Which lines in the records below hold the word "recaptcha"? Copy each of them.

▶ [Data for processing]

+ + +

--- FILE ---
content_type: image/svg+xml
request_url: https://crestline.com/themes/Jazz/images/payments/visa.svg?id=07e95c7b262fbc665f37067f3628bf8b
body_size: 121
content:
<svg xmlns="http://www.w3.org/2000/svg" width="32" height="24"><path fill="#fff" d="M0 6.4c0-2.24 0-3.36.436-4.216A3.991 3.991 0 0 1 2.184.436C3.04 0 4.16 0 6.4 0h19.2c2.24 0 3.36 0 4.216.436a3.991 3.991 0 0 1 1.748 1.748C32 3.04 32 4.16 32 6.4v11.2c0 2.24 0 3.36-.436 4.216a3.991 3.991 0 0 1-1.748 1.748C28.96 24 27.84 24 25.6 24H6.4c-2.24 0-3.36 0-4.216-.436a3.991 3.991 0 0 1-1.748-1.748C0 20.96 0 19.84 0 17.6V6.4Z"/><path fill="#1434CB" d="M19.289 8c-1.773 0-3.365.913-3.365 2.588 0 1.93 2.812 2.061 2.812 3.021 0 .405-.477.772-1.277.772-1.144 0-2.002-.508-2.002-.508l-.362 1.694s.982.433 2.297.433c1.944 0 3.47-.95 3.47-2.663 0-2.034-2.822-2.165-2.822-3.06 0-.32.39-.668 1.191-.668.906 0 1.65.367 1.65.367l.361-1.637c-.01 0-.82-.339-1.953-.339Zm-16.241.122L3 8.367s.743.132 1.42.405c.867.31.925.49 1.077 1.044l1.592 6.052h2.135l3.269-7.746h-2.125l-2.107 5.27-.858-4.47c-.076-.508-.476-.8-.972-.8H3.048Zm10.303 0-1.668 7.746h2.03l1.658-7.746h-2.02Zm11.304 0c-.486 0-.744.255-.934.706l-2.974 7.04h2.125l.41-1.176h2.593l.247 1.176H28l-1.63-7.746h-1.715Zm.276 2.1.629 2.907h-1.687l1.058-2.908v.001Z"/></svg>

+ + +

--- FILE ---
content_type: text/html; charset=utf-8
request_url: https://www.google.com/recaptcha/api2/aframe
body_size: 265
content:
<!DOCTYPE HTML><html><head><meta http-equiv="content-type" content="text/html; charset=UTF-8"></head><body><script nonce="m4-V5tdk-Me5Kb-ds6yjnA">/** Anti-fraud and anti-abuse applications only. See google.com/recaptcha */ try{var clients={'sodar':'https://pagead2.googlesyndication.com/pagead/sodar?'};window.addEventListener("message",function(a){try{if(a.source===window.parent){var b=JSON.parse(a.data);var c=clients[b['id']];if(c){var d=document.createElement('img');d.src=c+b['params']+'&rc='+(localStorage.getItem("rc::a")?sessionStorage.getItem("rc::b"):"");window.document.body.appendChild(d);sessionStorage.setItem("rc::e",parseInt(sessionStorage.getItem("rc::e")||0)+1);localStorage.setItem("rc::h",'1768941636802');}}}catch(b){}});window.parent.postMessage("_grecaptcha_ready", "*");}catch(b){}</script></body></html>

+ + +

▶ [Expected answer]
request_url: https://www.google.com/recaptcha/api2/aframe
<!DOCTYPE HTML><html><head><meta http-equiv="content-type" content="text/html; charset=UTF-8"></head><body><script nonce="m4-V5tdk-Me5Kb-ds6yjnA">/** Anti-fraud and anti-abuse applications only. See google.com/recaptcha */ try{var clients={'sodar':'https://pagead2.googlesyndication.com/pagead/sodar?'};window.addEventListener("message",function(a){try{if(a.source===window.parent){var b=JSON.parse(a.data);var c=clients[b['id']];if(c){var d=document.createElement('img');d.src=c+b['params']+'&rc='+(localStorage.getItem("rc::a")?sessionStorage.getItem("rc::b"):"");window.document.body.appendChild(d);sessionStorage.setItem("rc::e",parseInt(sessionStorage.getItem("rc::e")||0)+1);localStorage.setItem("rc::h",'1768941636802');}}}catch(b){}});window.parent.postMessage("_grecaptcha_ready", "*");}catch(b){}</script></body></html>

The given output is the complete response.